そして、会社に戻って数分後。

「バカヤローーーー!!なんだこのメールは!小学校のガキに出すんじゃないんだぞ!」

杉原、なぜか怒られてたりする。

でも私だって、怒られっぱなしの新人とはもう違うんだぞ!

反論に出る!!

「さっき打ち合わせた通りにデータを起こしましたけど」

「ここは日本じゃない。

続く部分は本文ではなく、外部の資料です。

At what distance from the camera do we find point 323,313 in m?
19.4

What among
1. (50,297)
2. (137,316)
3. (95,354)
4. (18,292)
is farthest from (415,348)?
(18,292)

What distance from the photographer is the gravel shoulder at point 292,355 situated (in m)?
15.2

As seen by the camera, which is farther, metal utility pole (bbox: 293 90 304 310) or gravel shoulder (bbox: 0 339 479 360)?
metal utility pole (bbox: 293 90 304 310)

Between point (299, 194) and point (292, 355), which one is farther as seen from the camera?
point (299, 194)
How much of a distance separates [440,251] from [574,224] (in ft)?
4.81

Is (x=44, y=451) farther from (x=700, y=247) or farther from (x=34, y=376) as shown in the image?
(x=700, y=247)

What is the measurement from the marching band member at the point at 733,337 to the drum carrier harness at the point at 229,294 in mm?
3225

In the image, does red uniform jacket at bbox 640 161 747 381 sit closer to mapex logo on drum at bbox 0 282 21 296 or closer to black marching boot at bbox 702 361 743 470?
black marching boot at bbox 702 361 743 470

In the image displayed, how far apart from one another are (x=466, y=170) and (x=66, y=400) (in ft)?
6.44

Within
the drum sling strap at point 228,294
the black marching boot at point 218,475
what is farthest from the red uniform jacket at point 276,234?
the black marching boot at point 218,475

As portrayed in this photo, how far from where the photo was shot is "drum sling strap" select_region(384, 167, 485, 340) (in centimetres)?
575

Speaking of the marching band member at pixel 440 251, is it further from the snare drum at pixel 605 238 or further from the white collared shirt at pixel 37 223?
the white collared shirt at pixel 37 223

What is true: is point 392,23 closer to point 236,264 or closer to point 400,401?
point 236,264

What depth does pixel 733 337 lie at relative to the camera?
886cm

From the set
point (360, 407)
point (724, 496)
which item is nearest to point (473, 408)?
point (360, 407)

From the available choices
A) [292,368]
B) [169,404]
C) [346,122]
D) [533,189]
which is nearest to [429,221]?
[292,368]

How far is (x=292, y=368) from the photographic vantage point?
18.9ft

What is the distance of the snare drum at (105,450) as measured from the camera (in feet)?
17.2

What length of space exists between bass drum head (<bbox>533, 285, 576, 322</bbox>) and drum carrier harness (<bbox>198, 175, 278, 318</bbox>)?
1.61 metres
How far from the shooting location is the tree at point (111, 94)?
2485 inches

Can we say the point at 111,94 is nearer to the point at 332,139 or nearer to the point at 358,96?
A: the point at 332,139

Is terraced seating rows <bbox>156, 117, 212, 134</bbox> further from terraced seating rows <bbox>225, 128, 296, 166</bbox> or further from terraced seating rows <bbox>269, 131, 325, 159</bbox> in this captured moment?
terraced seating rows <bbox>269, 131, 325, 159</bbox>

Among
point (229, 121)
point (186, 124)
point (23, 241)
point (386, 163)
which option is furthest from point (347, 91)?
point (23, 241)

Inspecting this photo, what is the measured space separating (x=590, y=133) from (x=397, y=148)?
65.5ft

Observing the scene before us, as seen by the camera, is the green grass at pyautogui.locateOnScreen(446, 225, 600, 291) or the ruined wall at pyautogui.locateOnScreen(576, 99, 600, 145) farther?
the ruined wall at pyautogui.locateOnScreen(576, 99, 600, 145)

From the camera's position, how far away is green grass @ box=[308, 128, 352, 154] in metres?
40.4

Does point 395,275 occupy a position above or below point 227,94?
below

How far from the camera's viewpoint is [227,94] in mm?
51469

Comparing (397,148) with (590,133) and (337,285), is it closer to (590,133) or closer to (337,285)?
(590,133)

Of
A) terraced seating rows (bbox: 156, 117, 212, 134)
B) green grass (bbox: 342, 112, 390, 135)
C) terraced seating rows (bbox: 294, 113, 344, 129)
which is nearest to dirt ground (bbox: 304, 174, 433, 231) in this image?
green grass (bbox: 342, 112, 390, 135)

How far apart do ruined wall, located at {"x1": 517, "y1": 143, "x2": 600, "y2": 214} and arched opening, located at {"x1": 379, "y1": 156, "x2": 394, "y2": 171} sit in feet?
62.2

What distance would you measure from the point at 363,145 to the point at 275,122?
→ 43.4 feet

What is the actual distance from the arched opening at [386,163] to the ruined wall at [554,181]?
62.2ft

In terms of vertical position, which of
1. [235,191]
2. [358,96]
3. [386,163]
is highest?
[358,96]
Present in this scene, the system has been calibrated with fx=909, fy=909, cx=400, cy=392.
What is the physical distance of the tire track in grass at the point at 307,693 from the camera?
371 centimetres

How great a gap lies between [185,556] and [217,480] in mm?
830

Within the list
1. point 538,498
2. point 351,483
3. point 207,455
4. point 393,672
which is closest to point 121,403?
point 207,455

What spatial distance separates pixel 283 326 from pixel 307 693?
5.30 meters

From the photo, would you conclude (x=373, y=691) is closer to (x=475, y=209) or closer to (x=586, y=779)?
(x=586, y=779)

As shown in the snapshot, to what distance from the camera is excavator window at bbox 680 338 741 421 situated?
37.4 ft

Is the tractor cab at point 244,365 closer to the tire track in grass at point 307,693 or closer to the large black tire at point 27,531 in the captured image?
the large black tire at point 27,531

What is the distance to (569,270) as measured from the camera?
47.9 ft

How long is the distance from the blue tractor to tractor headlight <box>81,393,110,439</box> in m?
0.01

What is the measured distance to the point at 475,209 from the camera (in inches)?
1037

この期限で書類を出すことは、彼らがすべき義務なんだ。それが報酬に見合う仕事の一部だということをお前自身が頭に叩き込んでおけ!提出を『お願い』するのではなく、これが提出してしかるべき『当然』のことなんだという感覚で仕事をしないとここでは完全になめられるぞ!」

課長の言葉に血の気が引く。

そう、ここはアメリカなんだ。

日本の文化が通用しない。

課長はそんな厳しい環境の中で、結果を出して来たんだ。

なめられもせず、むしろ尊敬すらされて。

改めて自分の考えの浅さに唇を噛む。

「……すみませんでした」

「分かればいい。すぐに全てやり直せ」

ぎょ、ぎょええええーーーー!!

「今すぐですか?」

「今すぐ。今日中に、だ」

か、カッチョーーー!!

私、まだアメリカについて4時間ほどしか経っていないんですが。

私は課長と違って、人間なので疲れもすれば、休みもしたい訳なんですがっ!!!

「どうしても今日中ですか?」

「そうだ。良かったな。真夜中の12時まで後7時間もある」

くっ!

鬼だ!

やっぱり、奥田課長は鬼が島の最高級霜降り肉クラスの鬼だ!!

大量の書類(と辞書)を抱え、臨時に用意されたデスクにトボトボと戻ろうとした時、扉を叩くノックの音に顔を上げる。

「入れ」

「失礼します」

「ああ、佐久間君か。どうした」

「いえ……、その」

佐久間主任がチラッと私を見る。

「業務時間が終了しましたので、そろそろ、杉原君をマンションに案内しようかと」

やったーーーー!!!

ナイーーースタイミングだよ、佐久間主任!!

心の中でバンザイする。

「いや、いい。彼女はこれから急ぎの仕事がある。マンションは俺が案内する」

「「えっ!?」」

課長が放った一言に思わず、ゴキュッと息を飲む。